The humanitarian situation
Médecins Sans Frontières (MSF) released a report on Tuesday indicating that only 11 ambulances are in operational condition in Aleppo for a population of 250,000. The report also notes that bombing has destroyed five ambulances, while an additional 8 emergency rescue vehicles are out of order due to maintenance and parts that cannot be obtained as a result of the ongoing crisis.
A new wave of Russian airstrikes killed 25 civilians, including 4 children, and caused significant damage to residential areas in Aleppo on Tuesday. Rebel fire on a primary school in the southern city of Daraa also killed six civilians on Tuesday, five of which were school children.
Airstrikes conducted by Russian and Syrian warplanes continued in eastern Aleppo on Thursday. Over 20 air strikes killed at least 13 civilians in the region, bringing the death toll for the week thus far to approximately 145. Rebel gunfire on regime-held positions killed at least 8 civilians this week while a rocket accidentally hit a school and subsequently killed several children.
On Friday, the UN envoy to Yemen said he expected a 72-hour truce to be announced in the coming days. The government announced their consent to implement the truce, with the condition that Houthi militias provide access for humanitarian aid to the city of Taiz. No truce has yet been implemented.
Cross-border shelling by Houthi rebels killed one person and wounded a mother and her child on Friday according to the Saudi Arabian officials.

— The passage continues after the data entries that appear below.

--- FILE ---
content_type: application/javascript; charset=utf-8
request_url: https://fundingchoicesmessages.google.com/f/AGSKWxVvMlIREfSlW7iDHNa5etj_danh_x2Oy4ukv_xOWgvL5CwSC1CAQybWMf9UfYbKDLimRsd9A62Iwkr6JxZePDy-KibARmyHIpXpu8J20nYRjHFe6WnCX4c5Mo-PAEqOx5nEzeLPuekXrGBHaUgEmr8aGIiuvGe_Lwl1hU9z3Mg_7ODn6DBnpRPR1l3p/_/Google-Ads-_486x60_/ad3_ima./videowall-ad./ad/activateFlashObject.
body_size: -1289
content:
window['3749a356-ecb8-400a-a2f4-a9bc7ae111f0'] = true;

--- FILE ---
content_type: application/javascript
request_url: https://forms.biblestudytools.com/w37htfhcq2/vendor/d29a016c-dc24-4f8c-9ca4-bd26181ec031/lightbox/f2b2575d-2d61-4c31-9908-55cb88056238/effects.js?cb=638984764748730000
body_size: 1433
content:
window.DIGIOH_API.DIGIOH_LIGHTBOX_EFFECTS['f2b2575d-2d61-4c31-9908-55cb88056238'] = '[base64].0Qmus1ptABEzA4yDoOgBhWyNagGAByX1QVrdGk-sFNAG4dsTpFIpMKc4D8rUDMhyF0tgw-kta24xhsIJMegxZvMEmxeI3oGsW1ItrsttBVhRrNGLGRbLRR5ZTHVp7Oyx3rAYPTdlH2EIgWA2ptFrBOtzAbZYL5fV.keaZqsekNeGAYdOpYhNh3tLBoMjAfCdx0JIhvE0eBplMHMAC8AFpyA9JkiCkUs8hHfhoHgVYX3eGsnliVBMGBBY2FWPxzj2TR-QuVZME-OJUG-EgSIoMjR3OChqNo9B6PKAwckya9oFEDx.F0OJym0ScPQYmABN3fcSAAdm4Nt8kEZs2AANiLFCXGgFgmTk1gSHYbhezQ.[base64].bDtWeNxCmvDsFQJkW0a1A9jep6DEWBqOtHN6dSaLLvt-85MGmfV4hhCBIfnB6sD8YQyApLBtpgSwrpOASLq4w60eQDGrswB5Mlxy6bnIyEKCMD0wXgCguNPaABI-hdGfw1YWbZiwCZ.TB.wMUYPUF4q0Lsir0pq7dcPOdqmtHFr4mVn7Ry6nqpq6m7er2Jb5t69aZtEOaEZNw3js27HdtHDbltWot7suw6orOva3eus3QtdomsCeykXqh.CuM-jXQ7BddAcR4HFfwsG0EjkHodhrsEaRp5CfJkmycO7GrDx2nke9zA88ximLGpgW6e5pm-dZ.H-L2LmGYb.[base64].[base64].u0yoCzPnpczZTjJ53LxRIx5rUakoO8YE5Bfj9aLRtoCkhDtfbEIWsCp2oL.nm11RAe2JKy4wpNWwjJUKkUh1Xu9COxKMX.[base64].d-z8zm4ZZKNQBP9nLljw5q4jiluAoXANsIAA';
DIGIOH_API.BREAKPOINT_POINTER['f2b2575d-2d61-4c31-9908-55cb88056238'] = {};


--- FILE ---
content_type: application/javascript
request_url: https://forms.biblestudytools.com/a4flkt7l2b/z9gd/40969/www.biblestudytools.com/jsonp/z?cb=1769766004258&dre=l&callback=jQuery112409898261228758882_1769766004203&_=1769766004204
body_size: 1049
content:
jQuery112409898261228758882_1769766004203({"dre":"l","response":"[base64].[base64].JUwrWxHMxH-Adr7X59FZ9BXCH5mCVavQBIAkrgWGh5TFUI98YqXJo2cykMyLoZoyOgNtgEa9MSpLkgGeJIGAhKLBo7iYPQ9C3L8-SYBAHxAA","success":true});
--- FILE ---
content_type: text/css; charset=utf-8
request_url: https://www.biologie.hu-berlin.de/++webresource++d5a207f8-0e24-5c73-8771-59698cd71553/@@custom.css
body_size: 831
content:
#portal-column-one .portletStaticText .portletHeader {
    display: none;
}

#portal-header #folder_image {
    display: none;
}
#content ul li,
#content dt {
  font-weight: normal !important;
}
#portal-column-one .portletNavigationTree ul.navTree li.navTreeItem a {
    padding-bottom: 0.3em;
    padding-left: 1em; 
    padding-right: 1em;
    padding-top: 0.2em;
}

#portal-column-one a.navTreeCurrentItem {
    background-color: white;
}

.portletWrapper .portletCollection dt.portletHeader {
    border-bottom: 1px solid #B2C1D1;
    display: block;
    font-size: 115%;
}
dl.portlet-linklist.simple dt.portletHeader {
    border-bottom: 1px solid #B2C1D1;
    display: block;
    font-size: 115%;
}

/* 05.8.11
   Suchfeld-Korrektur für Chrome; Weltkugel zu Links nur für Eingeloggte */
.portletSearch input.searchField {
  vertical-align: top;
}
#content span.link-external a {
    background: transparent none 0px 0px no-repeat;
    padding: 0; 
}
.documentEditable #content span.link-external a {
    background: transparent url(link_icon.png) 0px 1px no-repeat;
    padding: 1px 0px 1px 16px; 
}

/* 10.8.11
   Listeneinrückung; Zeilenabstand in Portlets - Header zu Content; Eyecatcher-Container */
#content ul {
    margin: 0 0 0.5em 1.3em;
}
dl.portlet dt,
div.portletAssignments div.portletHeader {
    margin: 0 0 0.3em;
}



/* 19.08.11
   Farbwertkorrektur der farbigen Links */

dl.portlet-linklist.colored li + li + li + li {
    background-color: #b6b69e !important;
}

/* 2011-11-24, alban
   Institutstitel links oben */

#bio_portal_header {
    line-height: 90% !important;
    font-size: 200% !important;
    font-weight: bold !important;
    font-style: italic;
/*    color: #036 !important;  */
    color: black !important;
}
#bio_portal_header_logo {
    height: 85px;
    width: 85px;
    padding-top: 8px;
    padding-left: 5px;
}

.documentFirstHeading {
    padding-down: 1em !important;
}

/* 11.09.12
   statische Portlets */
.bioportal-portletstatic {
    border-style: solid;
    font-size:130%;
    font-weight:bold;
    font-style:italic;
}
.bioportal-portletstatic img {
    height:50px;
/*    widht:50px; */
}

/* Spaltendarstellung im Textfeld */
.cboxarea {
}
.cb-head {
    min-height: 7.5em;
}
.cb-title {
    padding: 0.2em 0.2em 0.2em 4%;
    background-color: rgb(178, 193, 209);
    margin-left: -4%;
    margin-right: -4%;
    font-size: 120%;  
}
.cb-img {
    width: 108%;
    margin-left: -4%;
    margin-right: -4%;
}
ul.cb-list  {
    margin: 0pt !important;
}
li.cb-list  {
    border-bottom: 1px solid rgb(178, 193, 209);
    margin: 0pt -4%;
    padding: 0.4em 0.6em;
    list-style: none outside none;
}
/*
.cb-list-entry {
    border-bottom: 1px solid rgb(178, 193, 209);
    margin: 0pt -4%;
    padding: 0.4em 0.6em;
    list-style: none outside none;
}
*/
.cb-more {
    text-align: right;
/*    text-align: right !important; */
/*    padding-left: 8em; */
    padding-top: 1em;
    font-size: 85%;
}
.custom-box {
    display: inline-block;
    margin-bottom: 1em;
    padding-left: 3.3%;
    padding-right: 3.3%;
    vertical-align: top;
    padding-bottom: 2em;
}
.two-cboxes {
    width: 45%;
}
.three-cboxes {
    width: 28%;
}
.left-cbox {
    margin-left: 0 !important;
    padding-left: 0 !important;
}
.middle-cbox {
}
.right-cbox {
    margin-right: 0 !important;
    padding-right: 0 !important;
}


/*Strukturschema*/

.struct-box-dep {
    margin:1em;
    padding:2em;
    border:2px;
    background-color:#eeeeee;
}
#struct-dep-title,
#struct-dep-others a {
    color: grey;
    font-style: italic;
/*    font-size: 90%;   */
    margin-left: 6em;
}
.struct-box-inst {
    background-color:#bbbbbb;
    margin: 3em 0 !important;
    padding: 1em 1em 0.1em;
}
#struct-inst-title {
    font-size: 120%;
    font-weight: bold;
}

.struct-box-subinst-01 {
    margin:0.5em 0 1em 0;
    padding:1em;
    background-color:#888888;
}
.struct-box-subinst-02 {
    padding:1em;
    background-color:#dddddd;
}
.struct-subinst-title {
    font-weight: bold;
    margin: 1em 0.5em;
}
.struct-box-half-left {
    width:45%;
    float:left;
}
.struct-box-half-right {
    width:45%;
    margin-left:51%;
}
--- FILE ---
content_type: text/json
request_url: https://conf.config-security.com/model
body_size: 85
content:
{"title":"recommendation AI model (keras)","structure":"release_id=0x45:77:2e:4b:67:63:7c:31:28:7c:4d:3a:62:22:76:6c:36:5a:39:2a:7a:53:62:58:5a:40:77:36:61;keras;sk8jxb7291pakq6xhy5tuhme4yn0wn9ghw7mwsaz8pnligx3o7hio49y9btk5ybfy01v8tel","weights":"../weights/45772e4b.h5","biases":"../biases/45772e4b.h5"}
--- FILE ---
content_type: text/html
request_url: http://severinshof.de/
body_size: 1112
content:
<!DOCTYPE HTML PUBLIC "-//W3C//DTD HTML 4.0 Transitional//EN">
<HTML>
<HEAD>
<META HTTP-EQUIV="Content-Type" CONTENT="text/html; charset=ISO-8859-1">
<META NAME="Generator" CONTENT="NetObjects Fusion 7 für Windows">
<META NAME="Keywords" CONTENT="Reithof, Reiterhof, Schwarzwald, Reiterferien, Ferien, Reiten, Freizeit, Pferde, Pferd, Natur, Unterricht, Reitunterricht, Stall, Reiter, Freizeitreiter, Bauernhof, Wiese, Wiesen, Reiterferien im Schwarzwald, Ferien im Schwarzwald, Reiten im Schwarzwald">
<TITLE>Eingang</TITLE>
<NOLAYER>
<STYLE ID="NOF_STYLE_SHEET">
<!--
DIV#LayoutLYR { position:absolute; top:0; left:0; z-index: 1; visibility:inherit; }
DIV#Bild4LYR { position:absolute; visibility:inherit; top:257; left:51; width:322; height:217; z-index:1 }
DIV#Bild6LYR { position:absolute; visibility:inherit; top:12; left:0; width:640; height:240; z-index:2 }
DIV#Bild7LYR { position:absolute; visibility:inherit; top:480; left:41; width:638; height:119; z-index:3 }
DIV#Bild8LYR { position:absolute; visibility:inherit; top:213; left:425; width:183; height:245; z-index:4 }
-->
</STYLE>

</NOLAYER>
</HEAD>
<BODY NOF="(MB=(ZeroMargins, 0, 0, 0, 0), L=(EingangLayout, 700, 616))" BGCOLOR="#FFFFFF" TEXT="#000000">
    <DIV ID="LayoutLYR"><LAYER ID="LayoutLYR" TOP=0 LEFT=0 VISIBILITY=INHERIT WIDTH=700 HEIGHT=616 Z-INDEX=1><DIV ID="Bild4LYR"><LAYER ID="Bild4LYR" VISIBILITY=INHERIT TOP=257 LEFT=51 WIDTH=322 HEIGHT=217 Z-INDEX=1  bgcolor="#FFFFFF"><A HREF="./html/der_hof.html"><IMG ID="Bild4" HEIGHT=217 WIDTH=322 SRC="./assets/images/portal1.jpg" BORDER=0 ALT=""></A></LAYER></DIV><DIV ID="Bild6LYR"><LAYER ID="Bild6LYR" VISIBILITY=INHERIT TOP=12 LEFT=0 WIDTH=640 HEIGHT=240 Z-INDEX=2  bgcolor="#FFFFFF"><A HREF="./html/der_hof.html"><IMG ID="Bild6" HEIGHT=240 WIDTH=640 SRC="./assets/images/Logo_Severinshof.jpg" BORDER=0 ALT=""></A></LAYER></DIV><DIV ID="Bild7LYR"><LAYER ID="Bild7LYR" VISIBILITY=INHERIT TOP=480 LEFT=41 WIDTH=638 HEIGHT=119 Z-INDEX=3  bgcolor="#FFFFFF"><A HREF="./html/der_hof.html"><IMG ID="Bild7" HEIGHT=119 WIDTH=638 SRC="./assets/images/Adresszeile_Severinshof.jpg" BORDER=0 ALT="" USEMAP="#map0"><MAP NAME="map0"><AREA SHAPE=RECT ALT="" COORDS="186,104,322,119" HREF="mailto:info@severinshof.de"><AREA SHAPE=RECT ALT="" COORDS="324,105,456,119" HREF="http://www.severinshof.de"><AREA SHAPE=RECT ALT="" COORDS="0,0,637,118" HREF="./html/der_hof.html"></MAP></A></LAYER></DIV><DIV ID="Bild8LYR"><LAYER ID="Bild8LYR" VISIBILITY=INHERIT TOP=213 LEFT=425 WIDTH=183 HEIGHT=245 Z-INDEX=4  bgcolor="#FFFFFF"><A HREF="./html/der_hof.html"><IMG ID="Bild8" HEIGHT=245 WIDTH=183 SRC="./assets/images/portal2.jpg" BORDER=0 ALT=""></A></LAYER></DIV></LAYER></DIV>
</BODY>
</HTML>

A Pentagon spokesperson said two missiles, fired from Houthi-controlled areas, targeted a US warship off the coast of Yemen on Sunday and again on Wednesday. In both instances, the missiles missed their target and hit the surrounding water. On Thursday, the US carried out its first direct military action on the Houthi rebels, launching strikes aimed at radar that had been used in the Houthi attacks on the US ship.
What else is new?
The NGO Working Group on Women, Peace and Security published an open letter to Permanent Representatives to the UN on Thursday regarding the upcoming Security Council Open Debate on Women, Peace and Security (WPS). The letter, which is signed by 254 organizations, including the ICRtoP, from across 55 different countries, urges representatives to provide details on the progress that their countries have made in regards to previous commitments to WPS and it also provides recommendations for future steps countries might take in certain areas, such as “women’s participation in preventing and resolving conflict and post conflict rebuilding” and “addressing humanitarian crises through a gender lens”.